The problem: Extend the post about the Mac OS X Lion Developer Preview, picking up right after its last sentence.

#### Document section ####

UPDATE (07-23-2011): Now that Mac OS X Lion is out, I've written an up-to-date article with my thoughts on the final version of Spaces/Mission Control.
Last week, I downloaded the first Mac OS X Lion Developer Preview. In this post, I've shared some things I liked, some things I disliked, and some things I just thought were interesting. This is by no means a complete list of everything that's changed in Mac OS X Lion. It's merely a summary of what I have to say about it after having used it for a week.
I apologize in advance for not including any screenshots, but I'm sure if you Google it, you'll find plenty of examples of what I'm talking about.
The Dashboard is now a Space. Instead of the Dashboard being it's own app, it's now integrated into Spaces. They made it it's own Space right before Space #1 (more on Spaces below). Sometimes, when you combine two apps into one, it can turn out not so good, but I think this is a good change. I don't use the Dashboard very much right now, but I could see myself using it more now that it's integrated into Spaces, which is a tool that I use quite a bit.
You can apply Finder view options to sub-folders. When you open up the "Show View Options" window in the Finder (either by right-clicking or by using the "gear" menu), there's a new option called "Apply to sub-folders." Previously, you could only apply view options to one folder or set default options for all folders.
Version control is built-in to seemingly every document-based application. This is a feature that I probably won't use very much, because I use things like Dropbox and Git for all my version control needs. However, I could see it being very useful especially because it's built-in to the apps and not a separate system.
The new iCal UI is very nice. I used iCal as my primary calendar program at work, and I already really like it. So saying that I like the new interface better is really saying something.
The new Mail UI is much easier to use. It's about time someone came up with a different type of layout for a mail client. I really like the two column layout without the mailbox list, but that doesn't let me browse through various sub-folders I might have. However, this can be remedied by dragging your folders to the favorites bar. The threaded messages are also nice.
Spotlight has live previews! If you don't use Spotlight, you're missing out on one of the best
features of Mac OS X (
command+tab is the most useful keyboard shortcut you'll ever learn). If you
do use Spotlight, get excited, because it's about to get a lot more awesome. In the new Spotlight,
when you arrow up and down through the results, it shows live previews for documents, images,
dictionary definitions, and who knows what else.

#### Supplied records ####

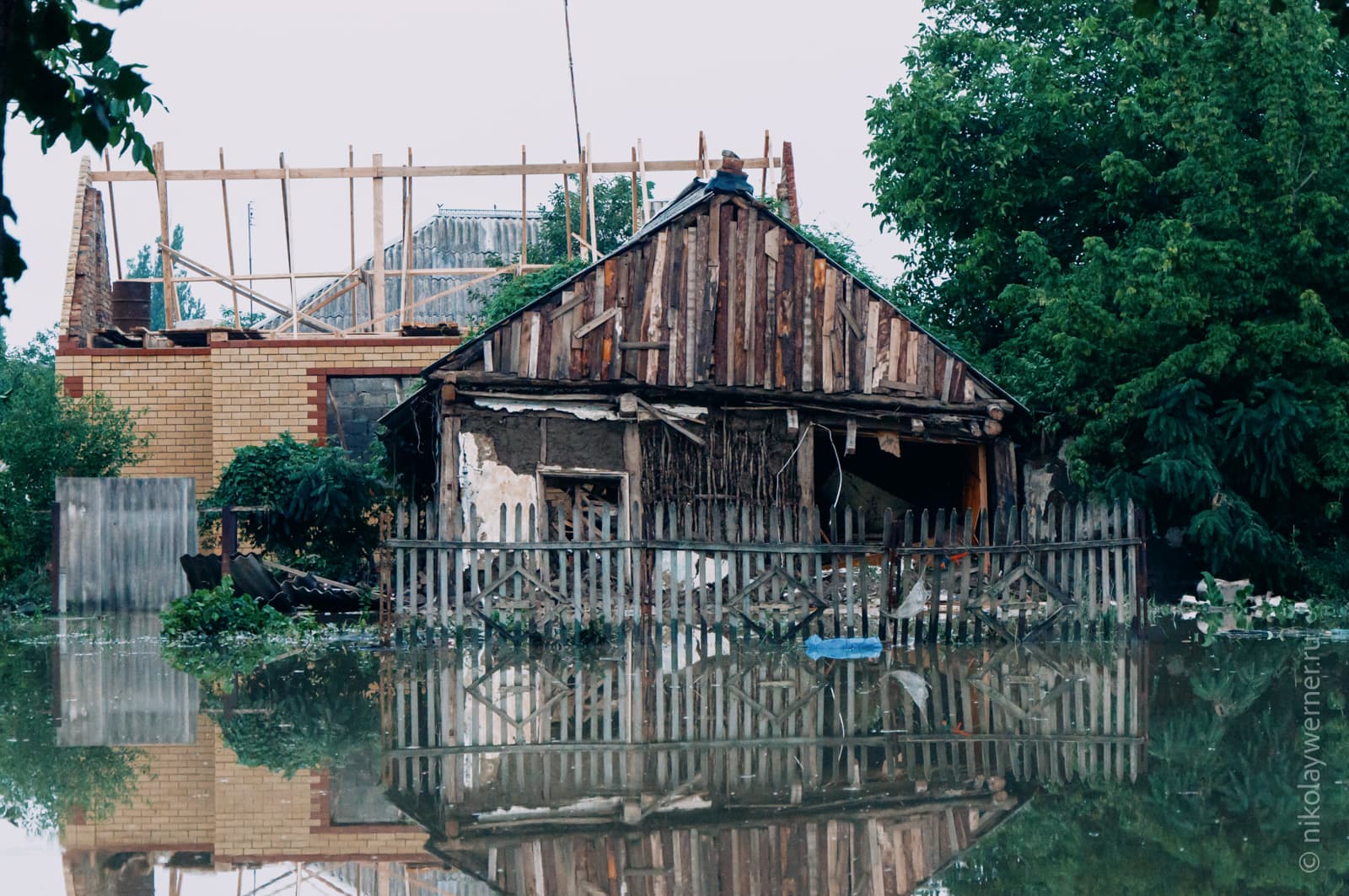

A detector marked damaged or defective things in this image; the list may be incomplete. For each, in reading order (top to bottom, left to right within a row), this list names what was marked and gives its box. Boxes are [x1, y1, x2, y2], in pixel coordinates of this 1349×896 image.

peeling white plaster [455, 432, 534, 539]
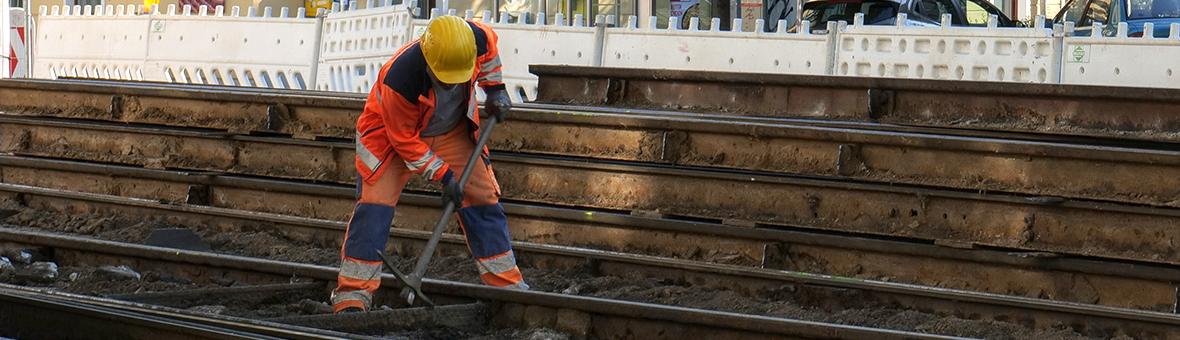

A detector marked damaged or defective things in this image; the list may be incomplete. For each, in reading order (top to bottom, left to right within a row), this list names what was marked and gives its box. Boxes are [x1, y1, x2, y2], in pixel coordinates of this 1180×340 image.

rusty rail surface [0, 229, 967, 340]
rusty rail surface [2, 79, 1180, 207]
rusty rail surface [2, 115, 1180, 266]
rusty rail surface [2, 157, 1180, 314]
rusty rail surface [2, 186, 1180, 340]
rusty rail surface [531, 64, 1180, 142]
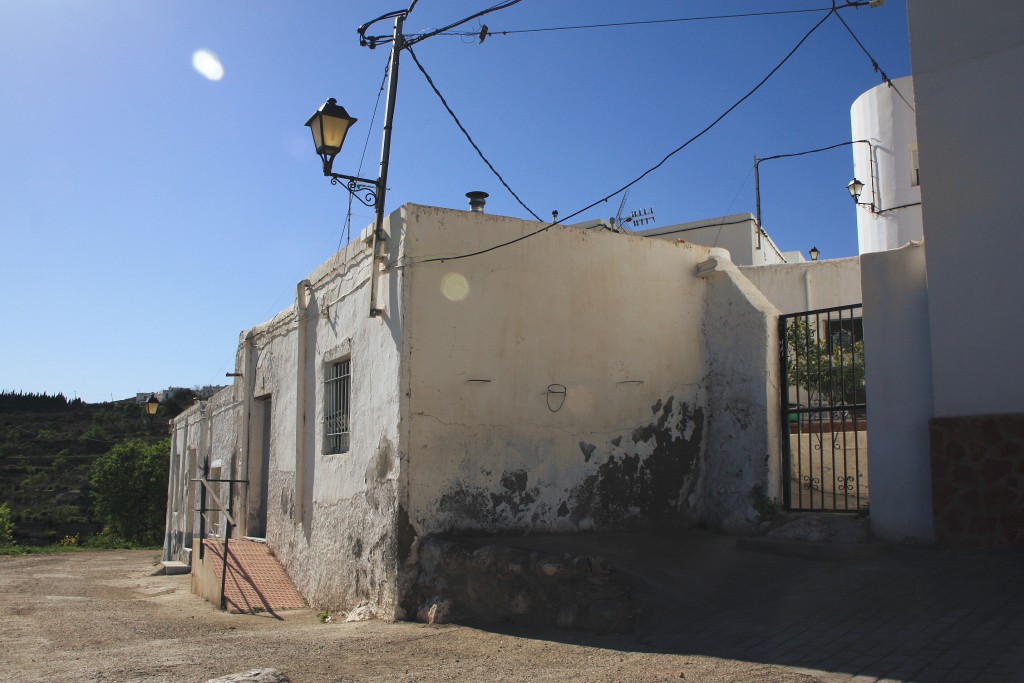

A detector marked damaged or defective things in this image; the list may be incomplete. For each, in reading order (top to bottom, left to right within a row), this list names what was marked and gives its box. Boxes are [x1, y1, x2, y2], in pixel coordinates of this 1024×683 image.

peeling plaster wall [244, 215, 408, 620]
peeling plaster wall [402, 206, 712, 536]
peeling plaster wall [696, 254, 784, 532]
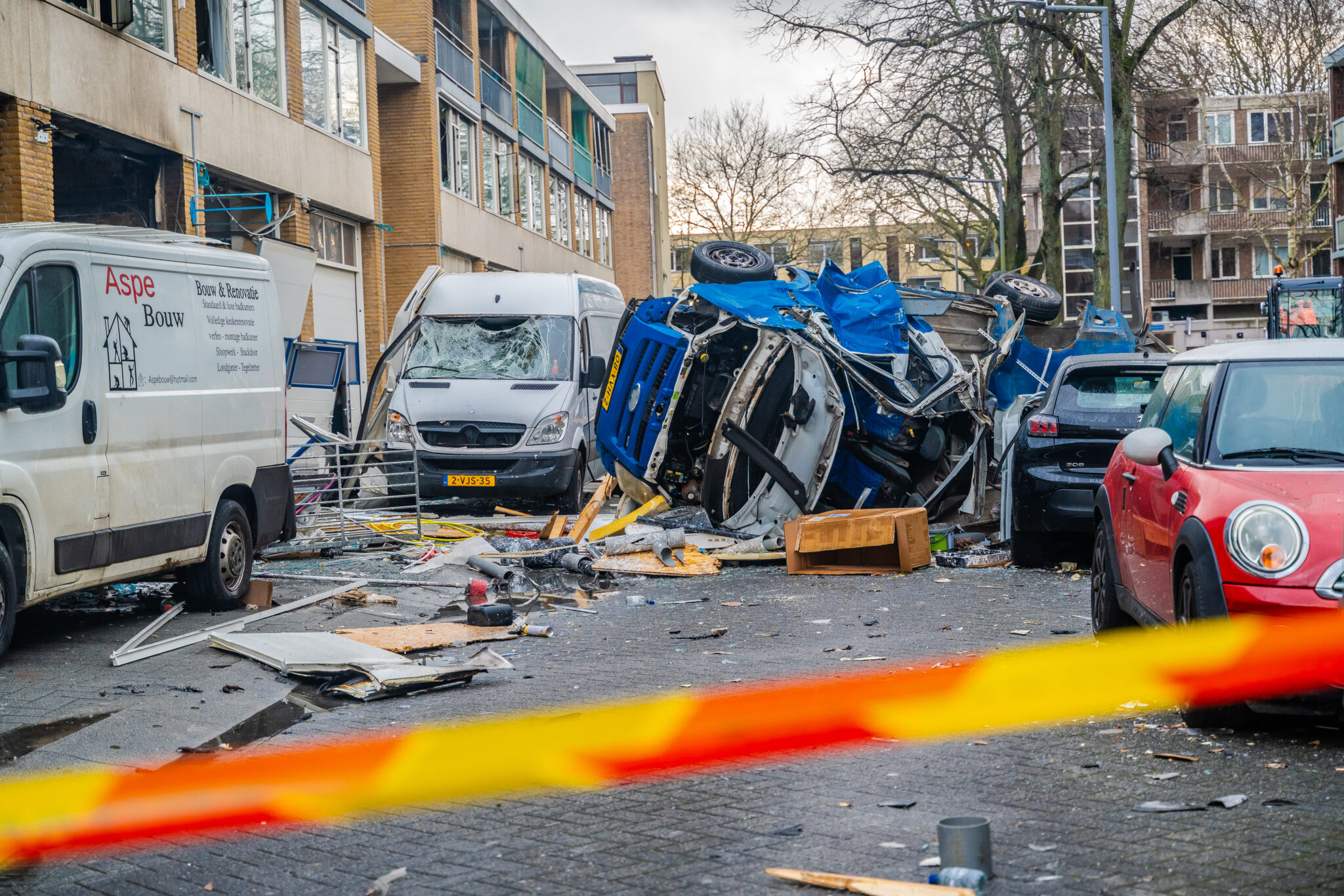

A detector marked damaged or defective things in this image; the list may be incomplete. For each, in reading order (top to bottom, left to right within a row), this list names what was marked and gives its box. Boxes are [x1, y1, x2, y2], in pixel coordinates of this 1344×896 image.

cracked windshield [404, 315, 572, 383]
shattered glass [410, 315, 578, 383]
overturned blue truck [596, 239, 1144, 535]
broken wood panel [336, 624, 520, 651]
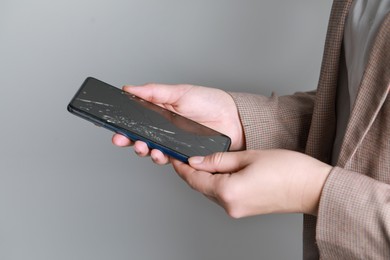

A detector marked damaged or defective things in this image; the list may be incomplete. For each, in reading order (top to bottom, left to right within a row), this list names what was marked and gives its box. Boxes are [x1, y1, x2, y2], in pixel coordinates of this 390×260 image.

shattered glass screen [69, 78, 230, 157]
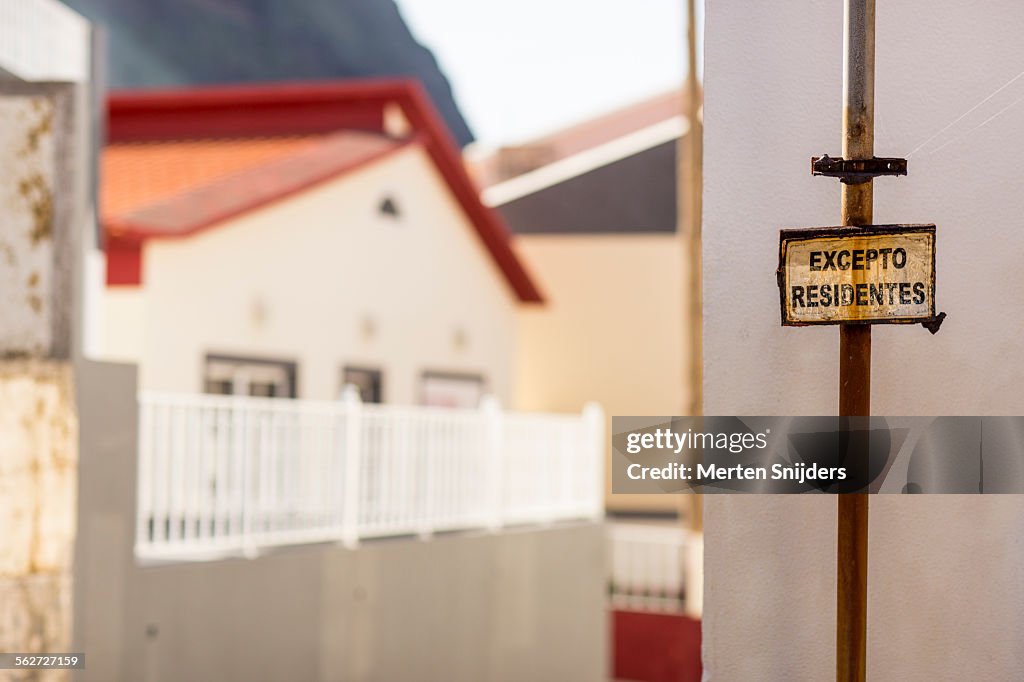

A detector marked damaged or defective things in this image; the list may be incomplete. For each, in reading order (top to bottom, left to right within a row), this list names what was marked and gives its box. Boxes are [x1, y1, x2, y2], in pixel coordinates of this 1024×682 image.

rusty metal pole [840, 1, 872, 680]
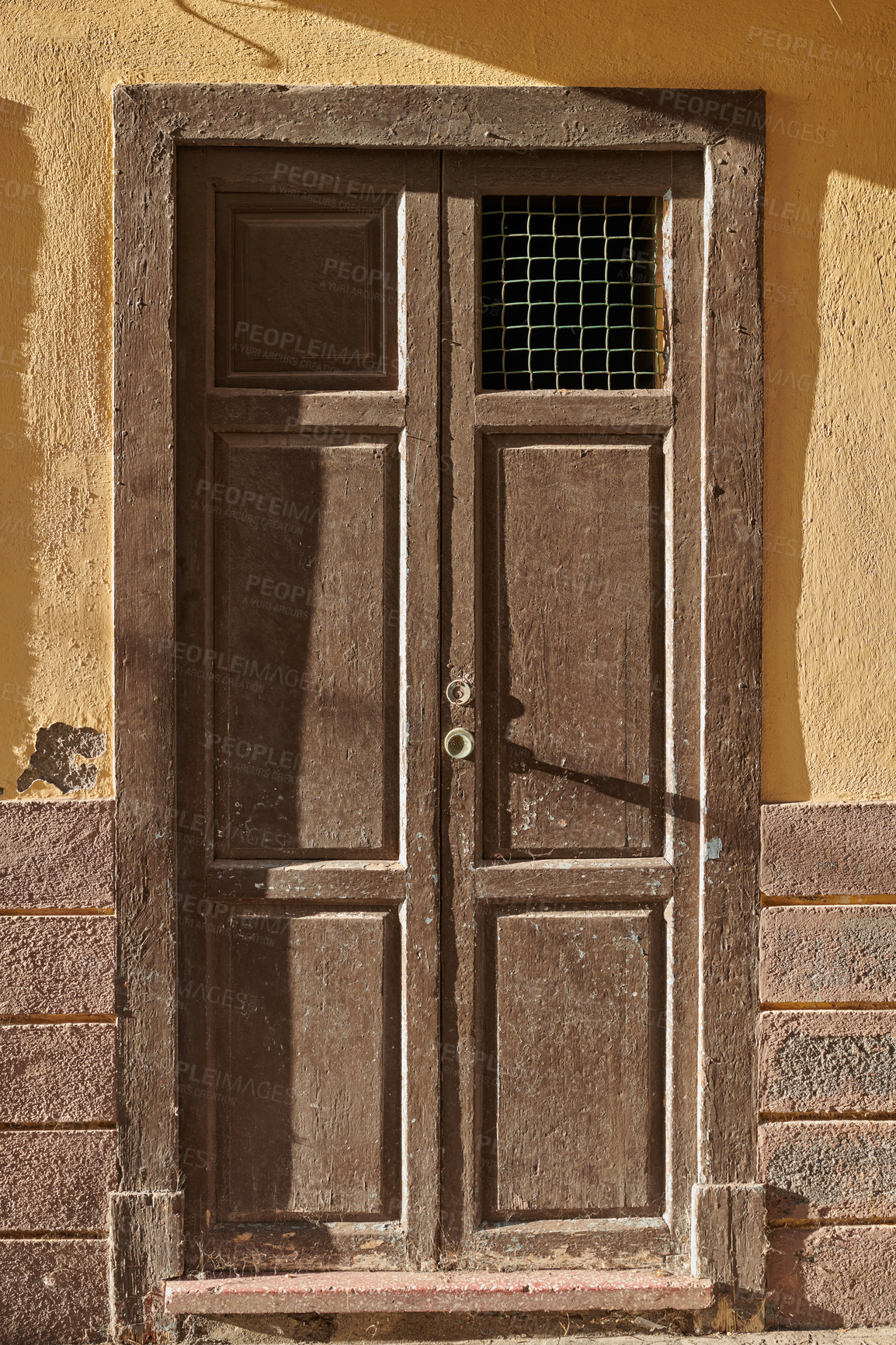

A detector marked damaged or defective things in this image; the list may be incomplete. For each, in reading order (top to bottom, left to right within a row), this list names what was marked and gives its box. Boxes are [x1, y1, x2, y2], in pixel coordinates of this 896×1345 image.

peeling paint patch [16, 726, 106, 796]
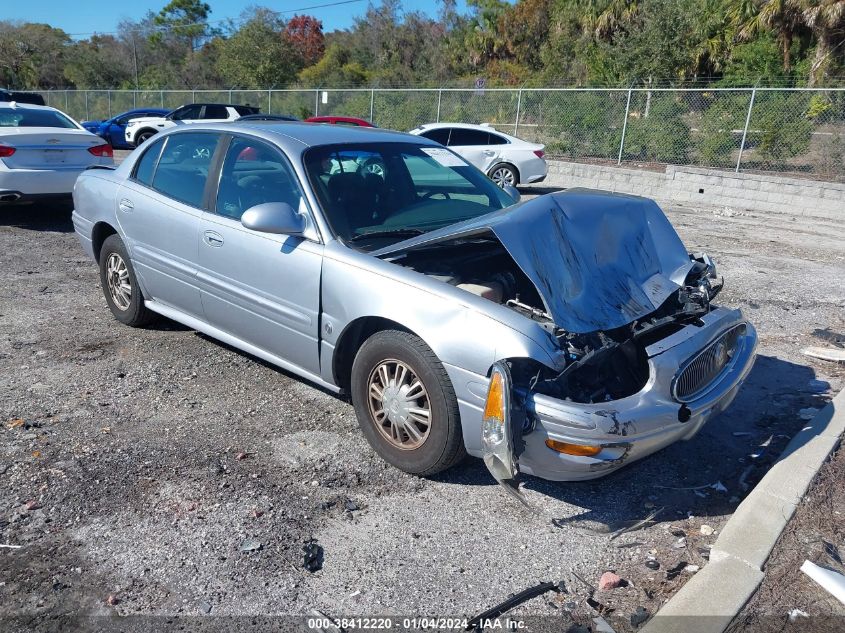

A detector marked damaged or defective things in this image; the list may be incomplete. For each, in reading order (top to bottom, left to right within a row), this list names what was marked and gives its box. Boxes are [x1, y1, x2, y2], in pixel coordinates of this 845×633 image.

crumpled hood [376, 188, 692, 334]
damaged front end [376, 193, 760, 488]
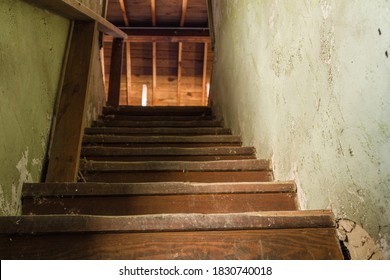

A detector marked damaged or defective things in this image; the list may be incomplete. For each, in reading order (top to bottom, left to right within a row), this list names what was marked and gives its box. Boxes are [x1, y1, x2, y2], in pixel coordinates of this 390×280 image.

cracked plaster wall [210, 0, 390, 258]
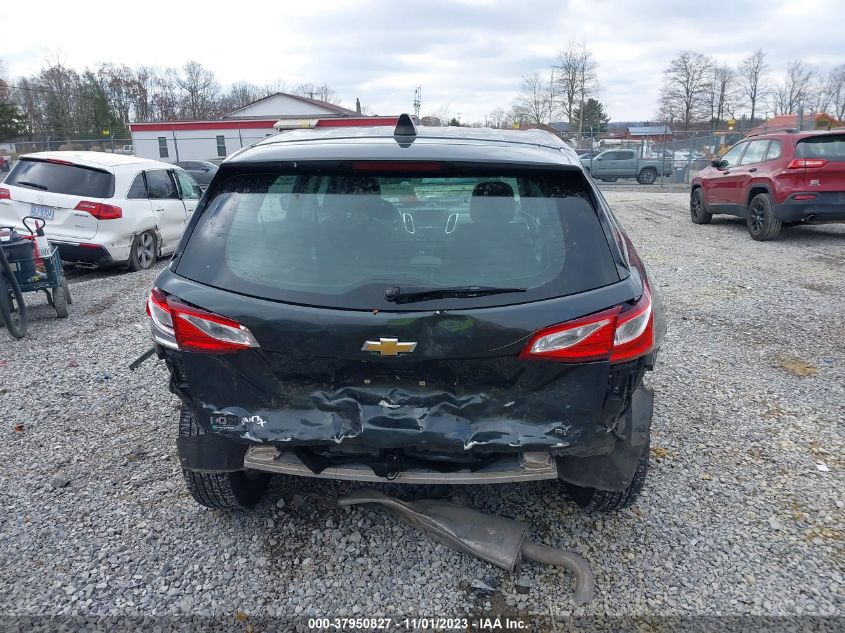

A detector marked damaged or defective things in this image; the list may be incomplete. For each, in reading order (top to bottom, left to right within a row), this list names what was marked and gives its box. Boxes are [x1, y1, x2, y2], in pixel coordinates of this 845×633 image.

crumpled sheet metal [338, 488, 592, 604]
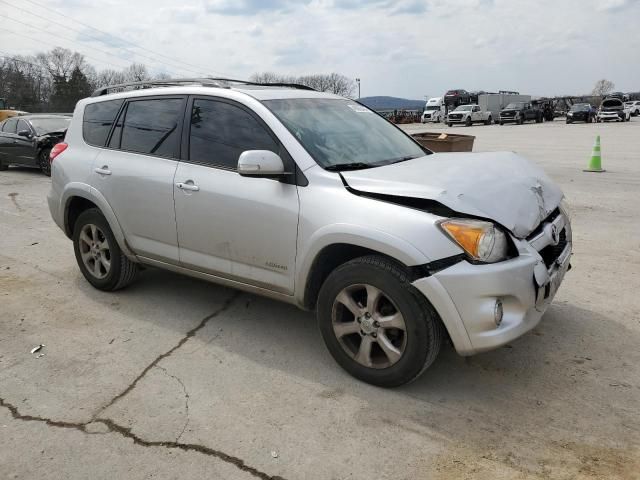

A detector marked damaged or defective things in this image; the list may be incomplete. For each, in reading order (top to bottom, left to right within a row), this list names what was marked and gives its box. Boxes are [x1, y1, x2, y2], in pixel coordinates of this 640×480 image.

crumpled hood [342, 152, 564, 238]
concrete pavement crack [0, 398, 284, 480]
concrete pavement crack [90, 288, 240, 420]
concrete pavement crack [155, 368, 190, 442]
cracked concrete ground [1, 118, 640, 478]
damaged front bumper [412, 211, 572, 356]
broken bumper cover [412, 216, 572, 354]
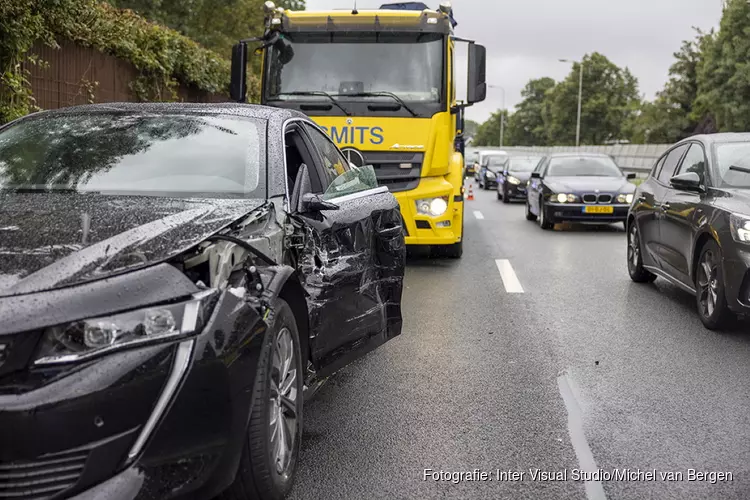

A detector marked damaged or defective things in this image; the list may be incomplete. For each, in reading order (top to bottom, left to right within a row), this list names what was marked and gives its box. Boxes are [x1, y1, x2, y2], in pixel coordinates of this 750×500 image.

damaged car door [290, 123, 406, 376]
exposed car headlight [414, 197, 450, 217]
exposed car headlight [728, 213, 750, 242]
exposed car headlight [35, 290, 217, 364]
broken headlight housing [35, 290, 217, 364]
black damaged car [0, 102, 406, 500]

####

Output below:
Two finger scrolling on the trackpad is backwards. Right now, when you move two fingers in a downward motion on your trackpad, it scrolls down, and when you move them in an upward motion, it scrolls up. Well, now it's the other way around. And guess what? There's no setting to revert back to the old way. Just the fact that they changed this with no way to revert back is annoying, but honestly, after using it like that for a few hours, I started to get used to it and it kind of made more sense to have it that way, especially if you've ever used an iPad, iPhone, or pretty much any multitouch device. But it's still annoying that they changed it.
Spaces lost a dimension. Currently, Spaces are arranged in a two-dimensional grid. You can move up, down, left, and right through your Spaces and you can have as many rows and columns as you want. Well, in Mac OS X Lion, Spaces are one-dimensional. They're arranged in a single row, and you can only move left and right through them. It's really annoying if you're used to switching between Spaces rather than switching between apps. Also, there's no way to tell what Space you're currently in like you can do with the menu bar icon. I'd have to say that this is my least favorite change in Mac OS X Lion. I feel like going from a two-dimensional layout to a one-dimensional layout is kind of a step backwards.
The new animations are sometimes annoying and almost always unnecessary. This kind of reminds me of the desktop effects in Gnome. Some are nice. Some are annoying. The big difference is that, in Gnome, you can enable/disable individual animations.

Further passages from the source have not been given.